- _Supplied material_:
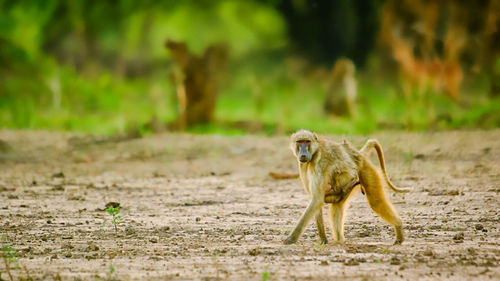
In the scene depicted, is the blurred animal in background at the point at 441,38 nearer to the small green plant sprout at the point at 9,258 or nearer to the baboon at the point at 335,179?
the baboon at the point at 335,179

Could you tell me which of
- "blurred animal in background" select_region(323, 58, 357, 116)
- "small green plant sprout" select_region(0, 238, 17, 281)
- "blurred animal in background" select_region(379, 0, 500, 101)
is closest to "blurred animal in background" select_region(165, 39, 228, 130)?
"blurred animal in background" select_region(323, 58, 357, 116)

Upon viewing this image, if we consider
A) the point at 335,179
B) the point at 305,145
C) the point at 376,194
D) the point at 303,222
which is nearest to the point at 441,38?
the point at 376,194

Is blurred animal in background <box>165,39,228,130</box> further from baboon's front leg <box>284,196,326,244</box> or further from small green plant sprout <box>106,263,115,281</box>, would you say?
small green plant sprout <box>106,263,115,281</box>

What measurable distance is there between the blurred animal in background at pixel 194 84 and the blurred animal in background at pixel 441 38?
177 inches

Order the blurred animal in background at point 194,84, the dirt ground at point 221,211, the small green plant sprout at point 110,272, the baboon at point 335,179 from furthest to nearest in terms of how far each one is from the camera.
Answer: the blurred animal in background at point 194,84 < the baboon at point 335,179 < the dirt ground at point 221,211 < the small green plant sprout at point 110,272

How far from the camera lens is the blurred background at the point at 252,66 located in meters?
17.0

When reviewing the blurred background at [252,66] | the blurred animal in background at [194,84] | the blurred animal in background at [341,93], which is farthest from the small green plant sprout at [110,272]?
the blurred animal in background at [341,93]

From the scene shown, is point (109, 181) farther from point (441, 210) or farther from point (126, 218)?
point (441, 210)

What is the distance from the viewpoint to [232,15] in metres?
28.0

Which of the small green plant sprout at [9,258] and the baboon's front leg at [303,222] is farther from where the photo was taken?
the baboon's front leg at [303,222]

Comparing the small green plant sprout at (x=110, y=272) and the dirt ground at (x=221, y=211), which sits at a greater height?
the dirt ground at (x=221, y=211)

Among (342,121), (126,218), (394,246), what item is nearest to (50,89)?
(342,121)

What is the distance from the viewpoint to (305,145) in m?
7.05

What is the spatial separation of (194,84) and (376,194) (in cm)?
1016
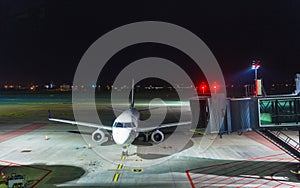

- _Aim_:
Starting with the line containing "Comparing the small" and going on through the end of the listing, rewrite those lines with "viewpoint" changed to "observer" and nothing else altered. Leave the pictures out of your answer.

- _Exercise output_:
Comparing the small green plant sprout at (x=110, y=272) and the dirt ground at (x=221, y=211), which sits at a greater height?
the dirt ground at (x=221, y=211)

Among (342,121), (126,218), (394,246), what item is nearest to (50,89)?
(342,121)

What is the distance from the observer to (305,145) in m?
7.05

What is the spatial separation of (194,84) and (376,194) (in cm)?
1016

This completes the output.